“78 milyon biz kardeşlik bağıyla kenetlenmiş bir Türkiye’yi kurmak zorundayız.” demiş kendisi.
İyi bir zorundalık.
Ama bence bu, farkındalığı olmayan bir zorundalık.
Böyle bir şeyi hakikaten istiyorsa, lütfederek;
Bir: Önce biraz susmalı, her lafa girmemeli, her topa hamle yapmamalı.
İki: Anayasanın kendisini ikame ettiği yerde durmalı, haddini asıl o aşmamalı.
Üç: Mezhepçilik yapmamalı. Dolayısıyla bölgede mezhepçiliğe dayalı bir savaşı körüklememeli veya bu savaşın olmaması için elinden geleni yapmalı, kendince hükmettiklerini bu manada kontrol etmeli.
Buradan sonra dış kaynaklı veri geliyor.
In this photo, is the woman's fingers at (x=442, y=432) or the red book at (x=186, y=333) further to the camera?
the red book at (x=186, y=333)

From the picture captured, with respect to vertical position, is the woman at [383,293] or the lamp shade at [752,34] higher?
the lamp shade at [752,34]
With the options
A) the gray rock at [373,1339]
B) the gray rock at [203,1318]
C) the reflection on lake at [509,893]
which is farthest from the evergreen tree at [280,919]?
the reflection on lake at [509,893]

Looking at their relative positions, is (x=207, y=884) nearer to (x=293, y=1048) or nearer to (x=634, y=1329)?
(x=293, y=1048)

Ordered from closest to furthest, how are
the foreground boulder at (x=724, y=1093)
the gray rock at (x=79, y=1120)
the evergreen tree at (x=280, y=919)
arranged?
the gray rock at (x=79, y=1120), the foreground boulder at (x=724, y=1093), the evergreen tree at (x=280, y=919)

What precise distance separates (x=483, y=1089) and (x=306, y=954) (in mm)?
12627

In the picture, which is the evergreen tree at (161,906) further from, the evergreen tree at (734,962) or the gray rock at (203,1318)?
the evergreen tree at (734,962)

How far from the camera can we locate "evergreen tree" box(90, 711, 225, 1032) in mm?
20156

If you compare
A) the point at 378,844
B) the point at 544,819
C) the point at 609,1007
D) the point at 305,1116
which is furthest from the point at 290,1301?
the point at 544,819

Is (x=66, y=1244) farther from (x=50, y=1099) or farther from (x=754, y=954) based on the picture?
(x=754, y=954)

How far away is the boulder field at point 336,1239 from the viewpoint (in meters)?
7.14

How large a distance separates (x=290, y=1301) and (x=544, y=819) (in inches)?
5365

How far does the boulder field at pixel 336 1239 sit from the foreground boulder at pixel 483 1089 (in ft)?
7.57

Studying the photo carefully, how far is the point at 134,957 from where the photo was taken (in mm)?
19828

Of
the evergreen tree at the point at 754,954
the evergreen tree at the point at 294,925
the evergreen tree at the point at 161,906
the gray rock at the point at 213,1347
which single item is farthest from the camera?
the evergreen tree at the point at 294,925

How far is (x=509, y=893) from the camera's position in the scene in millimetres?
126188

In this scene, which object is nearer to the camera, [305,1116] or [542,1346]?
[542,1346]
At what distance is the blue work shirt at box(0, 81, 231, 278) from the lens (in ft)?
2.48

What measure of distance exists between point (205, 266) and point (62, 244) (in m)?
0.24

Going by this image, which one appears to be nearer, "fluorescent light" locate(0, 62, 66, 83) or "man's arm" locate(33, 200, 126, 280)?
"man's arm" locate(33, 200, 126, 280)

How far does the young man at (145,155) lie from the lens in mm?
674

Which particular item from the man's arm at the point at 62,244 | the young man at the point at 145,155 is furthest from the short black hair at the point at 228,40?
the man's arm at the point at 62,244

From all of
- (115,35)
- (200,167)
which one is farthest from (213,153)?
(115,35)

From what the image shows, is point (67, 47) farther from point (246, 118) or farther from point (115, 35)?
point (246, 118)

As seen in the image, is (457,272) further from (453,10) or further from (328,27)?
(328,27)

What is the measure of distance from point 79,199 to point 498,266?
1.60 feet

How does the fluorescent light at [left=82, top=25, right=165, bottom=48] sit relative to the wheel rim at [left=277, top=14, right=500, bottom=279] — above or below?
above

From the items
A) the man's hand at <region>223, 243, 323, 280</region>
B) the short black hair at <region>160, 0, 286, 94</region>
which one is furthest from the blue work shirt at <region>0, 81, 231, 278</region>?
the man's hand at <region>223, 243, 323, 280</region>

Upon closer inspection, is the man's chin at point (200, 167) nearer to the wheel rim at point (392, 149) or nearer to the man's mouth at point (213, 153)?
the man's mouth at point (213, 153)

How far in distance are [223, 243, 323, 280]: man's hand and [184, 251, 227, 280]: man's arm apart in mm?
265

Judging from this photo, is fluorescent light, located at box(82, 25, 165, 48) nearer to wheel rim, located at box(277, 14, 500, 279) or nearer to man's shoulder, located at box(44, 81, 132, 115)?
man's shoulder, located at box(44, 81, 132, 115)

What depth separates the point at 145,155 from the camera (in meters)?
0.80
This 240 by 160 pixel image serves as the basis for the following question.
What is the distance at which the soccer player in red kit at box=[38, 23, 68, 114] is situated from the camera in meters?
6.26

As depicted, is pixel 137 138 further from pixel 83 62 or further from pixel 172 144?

Dört: Yoksulu gözeten bir yerde durmalı.
Beş: İhtirasını memleket meselelerinin ve menfaatlerinin önüne çıkarmamalı.
Altı: Erken seçim diyerek gündemi meşgul etmemeli.
Yedi: Millete ayar vermekten vazgeçmeli.
Sekiz: O kardeşlik bağı lafına önce kendisi inanmalı.
Dokuz: Kimsenin hayatına, inancına, tarzına karışmamalı.
On: Sabrın sınırı var, derken neyi kastettiğini tam olarak izah etmeli.
On bir: Orası da topçu kışlası filan olmamalı.
Evet on biri bulduk, takım artık sahaya çıkabilir, seyri makbul, huzurlu, güzel bir maç olabilir. Haddizatında amacımız spor yapmak.